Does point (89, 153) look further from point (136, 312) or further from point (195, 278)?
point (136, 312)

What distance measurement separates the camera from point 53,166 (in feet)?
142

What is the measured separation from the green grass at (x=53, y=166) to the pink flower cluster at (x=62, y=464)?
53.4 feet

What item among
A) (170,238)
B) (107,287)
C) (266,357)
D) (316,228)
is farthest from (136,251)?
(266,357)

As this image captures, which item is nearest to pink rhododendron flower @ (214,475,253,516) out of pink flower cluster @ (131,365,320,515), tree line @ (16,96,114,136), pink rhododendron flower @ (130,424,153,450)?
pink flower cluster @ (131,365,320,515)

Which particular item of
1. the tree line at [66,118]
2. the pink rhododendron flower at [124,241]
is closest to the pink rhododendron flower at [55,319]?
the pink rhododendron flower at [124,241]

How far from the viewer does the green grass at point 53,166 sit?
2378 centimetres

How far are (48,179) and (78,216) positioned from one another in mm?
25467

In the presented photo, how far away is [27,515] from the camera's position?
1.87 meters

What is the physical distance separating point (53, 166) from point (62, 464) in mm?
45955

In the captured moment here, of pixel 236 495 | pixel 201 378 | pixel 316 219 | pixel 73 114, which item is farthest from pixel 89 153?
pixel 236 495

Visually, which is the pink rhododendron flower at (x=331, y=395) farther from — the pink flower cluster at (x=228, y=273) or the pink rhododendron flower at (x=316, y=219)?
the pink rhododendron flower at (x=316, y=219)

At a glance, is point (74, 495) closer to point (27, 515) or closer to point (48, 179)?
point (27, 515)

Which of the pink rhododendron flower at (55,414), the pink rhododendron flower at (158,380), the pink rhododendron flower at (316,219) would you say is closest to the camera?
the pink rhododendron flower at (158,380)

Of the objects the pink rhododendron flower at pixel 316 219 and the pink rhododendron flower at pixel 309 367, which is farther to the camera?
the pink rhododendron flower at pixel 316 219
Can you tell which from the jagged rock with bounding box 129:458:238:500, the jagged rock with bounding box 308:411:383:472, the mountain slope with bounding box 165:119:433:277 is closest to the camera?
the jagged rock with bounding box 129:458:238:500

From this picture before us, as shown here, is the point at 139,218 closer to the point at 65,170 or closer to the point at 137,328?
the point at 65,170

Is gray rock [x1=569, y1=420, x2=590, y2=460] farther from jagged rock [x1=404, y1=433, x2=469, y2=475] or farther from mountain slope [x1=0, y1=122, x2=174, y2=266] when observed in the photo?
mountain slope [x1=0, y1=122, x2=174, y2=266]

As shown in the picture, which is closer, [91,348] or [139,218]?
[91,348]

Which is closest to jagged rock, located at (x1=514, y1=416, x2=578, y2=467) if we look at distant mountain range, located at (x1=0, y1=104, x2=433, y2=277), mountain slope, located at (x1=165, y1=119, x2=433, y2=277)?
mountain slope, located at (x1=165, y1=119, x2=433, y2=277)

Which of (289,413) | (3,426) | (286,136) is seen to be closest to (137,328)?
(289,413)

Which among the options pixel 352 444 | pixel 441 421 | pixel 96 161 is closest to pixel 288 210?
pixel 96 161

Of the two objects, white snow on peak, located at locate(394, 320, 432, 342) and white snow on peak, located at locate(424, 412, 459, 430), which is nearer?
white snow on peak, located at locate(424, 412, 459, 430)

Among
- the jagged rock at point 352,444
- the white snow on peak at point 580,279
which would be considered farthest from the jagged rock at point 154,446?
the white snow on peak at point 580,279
——————
◆ **What you are asked to do**
Repeat the material in full, exactly as it stands.

◆ **Exercise result**
Does point (89, 153) look further from point (136, 312) or further from point (195, 278)?
point (136, 312)

What distance measurement separates the camera from point 53,166 (in feet)?
142

What is the measured separation from the green grass at (x=53, y=166) to the pink flower cluster at (x=62, y=464)?
53.4 feet

What item among
A) (170,238)
B) (107,287)
C) (266,357)
D) (316,228)
is farthest from (136,251)?
(266,357)

As this image captures, which item is nearest to pink rhododendron flower @ (214,475,253,516) out of pink flower cluster @ (131,365,320,515), tree line @ (16,96,114,136), pink rhododendron flower @ (130,424,153,450)?
pink flower cluster @ (131,365,320,515)

Which particular item of
1. the tree line at [66,118]
2. the pink rhododendron flower at [124,241]
is closest to the pink rhododendron flower at [55,319]?
the pink rhododendron flower at [124,241]

How far from the viewer does the green grass at point 53,166 sit?
2378 centimetres

How far are (48,179) and (78,216) positioned from one another in mm?
25467

In the presented photo, how far away is [27,515] from the camera's position?
1.87 meters

What is the physical distance separating point (53, 166) from point (62, 464) in mm?
45955

In the captured moment here, of pixel 236 495 | pixel 201 378 | pixel 316 219 | pixel 73 114, which item is farthest from pixel 89 153?
pixel 236 495

Visually, which is the pink rhododendron flower at (x=331, y=395) farther from — the pink flower cluster at (x=228, y=273) or the pink rhododendron flower at (x=316, y=219)?
the pink rhododendron flower at (x=316, y=219)

At a glance, is point (74, 495) closer to point (27, 515) or closer to point (48, 179)?
point (27, 515)

Which of the pink rhododendron flower at (55,414), the pink rhododendron flower at (158,380), the pink rhododendron flower at (316,219) would you say is closest to the camera?
the pink rhododendron flower at (158,380)

Of the objects the pink rhododendron flower at pixel 316 219 and the pink rhododendron flower at pixel 309 367, which is farther to the camera?
the pink rhododendron flower at pixel 316 219
Can you tell which from the jagged rock with bounding box 129:458:238:500, the jagged rock with bounding box 308:411:383:472, the mountain slope with bounding box 165:119:433:277 is closest to the camera?
the jagged rock with bounding box 129:458:238:500

From this picture before us, as shown here, is the point at 139,218 closer to the point at 65,170 or closer to the point at 137,328?
the point at 65,170

Is gray rock [x1=569, y1=420, x2=590, y2=460] farther from jagged rock [x1=404, y1=433, x2=469, y2=475] or farther from mountain slope [x1=0, y1=122, x2=174, y2=266] when observed in the photo?
mountain slope [x1=0, y1=122, x2=174, y2=266]

As shown in the picture, which is closer, [91,348] or [139,218]?
[91,348]

Which is closest to jagged rock, located at (x1=514, y1=416, x2=578, y2=467) if we look at distant mountain range, located at (x1=0, y1=104, x2=433, y2=277), mountain slope, located at (x1=165, y1=119, x2=433, y2=277)?
mountain slope, located at (x1=165, y1=119, x2=433, y2=277)

Which of (289,413) | (3,426) | (286,136) is seen to be closest to (137,328)?
(289,413)

Which among the options pixel 352 444 | pixel 441 421 | pixel 96 161 is closest to pixel 288 210?
pixel 96 161

Of the two objects, white snow on peak, located at locate(394, 320, 432, 342) and white snow on peak, located at locate(424, 412, 459, 430), which is nearer?
white snow on peak, located at locate(424, 412, 459, 430)

Among
- the jagged rock at point 352,444
- the white snow on peak at point 580,279
which would be considered farthest from the jagged rock at point 154,446?
the white snow on peak at point 580,279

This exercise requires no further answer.